The Kerala Government has taken steps to improve access to anti-rabies treatment. In the last one and half years, the number of anti-rabies clinics offering free intra-dermal vaccination has been increased from five to 60, says Thomas Mathew, the State nodal officer for the programme and professor of Community Medicine at the Thiruvananthapuram Medical College. There would be at least one institution in each district that could provide immunoglobulins.

Dogs, a key factor in India

Dogs are responsible for over 97 per cent of cases in the country. Consequently, measures to control the stray dog population and vaccinate such dogs as well as pet animals against rabies are important.

Post-exposure vaccination of people is expensive, points out Maj. Gen. Dr. R.M. Kharb (retired), chairman of the Animal Welfare Board of India. If half that amount is spent on mass vaccination of dogs and their sterilisation, the dog menace and rabies can be brought under control.

The responsibility for sterilising stray dogs and vaccinating them against rabies lies with civic bodies, he says.
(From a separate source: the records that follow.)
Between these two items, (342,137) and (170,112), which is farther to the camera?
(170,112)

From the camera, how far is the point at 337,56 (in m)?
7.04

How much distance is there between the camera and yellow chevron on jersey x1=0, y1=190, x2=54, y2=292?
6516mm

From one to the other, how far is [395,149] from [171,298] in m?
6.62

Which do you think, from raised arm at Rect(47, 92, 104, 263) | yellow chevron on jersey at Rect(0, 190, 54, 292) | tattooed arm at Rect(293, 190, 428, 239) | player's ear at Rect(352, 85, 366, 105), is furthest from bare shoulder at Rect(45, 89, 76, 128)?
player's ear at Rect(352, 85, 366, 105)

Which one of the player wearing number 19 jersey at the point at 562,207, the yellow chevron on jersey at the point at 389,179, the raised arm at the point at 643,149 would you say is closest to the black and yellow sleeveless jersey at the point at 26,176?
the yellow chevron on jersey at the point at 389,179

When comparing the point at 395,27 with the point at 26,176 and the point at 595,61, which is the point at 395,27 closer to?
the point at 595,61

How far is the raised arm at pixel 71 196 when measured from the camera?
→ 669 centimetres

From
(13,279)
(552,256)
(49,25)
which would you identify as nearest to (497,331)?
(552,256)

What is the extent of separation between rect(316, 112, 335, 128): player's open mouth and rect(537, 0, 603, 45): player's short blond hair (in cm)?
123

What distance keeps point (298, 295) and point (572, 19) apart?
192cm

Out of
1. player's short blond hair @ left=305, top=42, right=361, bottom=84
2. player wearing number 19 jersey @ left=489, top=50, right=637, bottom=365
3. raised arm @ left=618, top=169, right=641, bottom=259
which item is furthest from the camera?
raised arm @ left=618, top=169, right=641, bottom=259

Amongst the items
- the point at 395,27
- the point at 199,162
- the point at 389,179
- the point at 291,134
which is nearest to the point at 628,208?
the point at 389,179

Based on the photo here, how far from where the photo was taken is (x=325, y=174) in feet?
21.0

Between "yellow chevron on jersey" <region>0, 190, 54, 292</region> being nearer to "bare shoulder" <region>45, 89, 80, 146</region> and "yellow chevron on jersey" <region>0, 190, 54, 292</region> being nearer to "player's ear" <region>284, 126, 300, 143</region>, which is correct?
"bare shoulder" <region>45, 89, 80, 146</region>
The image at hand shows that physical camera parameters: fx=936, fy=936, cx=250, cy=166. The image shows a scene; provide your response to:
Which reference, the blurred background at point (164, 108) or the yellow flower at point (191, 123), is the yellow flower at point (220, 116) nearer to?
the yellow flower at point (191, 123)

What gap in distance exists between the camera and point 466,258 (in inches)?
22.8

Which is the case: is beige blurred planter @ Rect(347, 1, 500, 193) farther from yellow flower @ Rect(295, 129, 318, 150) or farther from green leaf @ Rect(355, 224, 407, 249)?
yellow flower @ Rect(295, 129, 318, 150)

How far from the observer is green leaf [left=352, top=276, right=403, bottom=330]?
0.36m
In Jaipur and Chennai, where non-governmental organisations ran large-scale programmes for this purpose, there have not been any rabies cases in the last two to three years. Its incidence has also substantially come down in metropolitan Delhi, Kolkata, Hyderabad and Bangalore.

According to the World Health Organisation (WHO), Sri Lanka and Thailand have sharply reduced the number of human rabies deaths with mass dog vaccination campaigns, improved access to post-exposure treatment and an effective vaccine delivery system.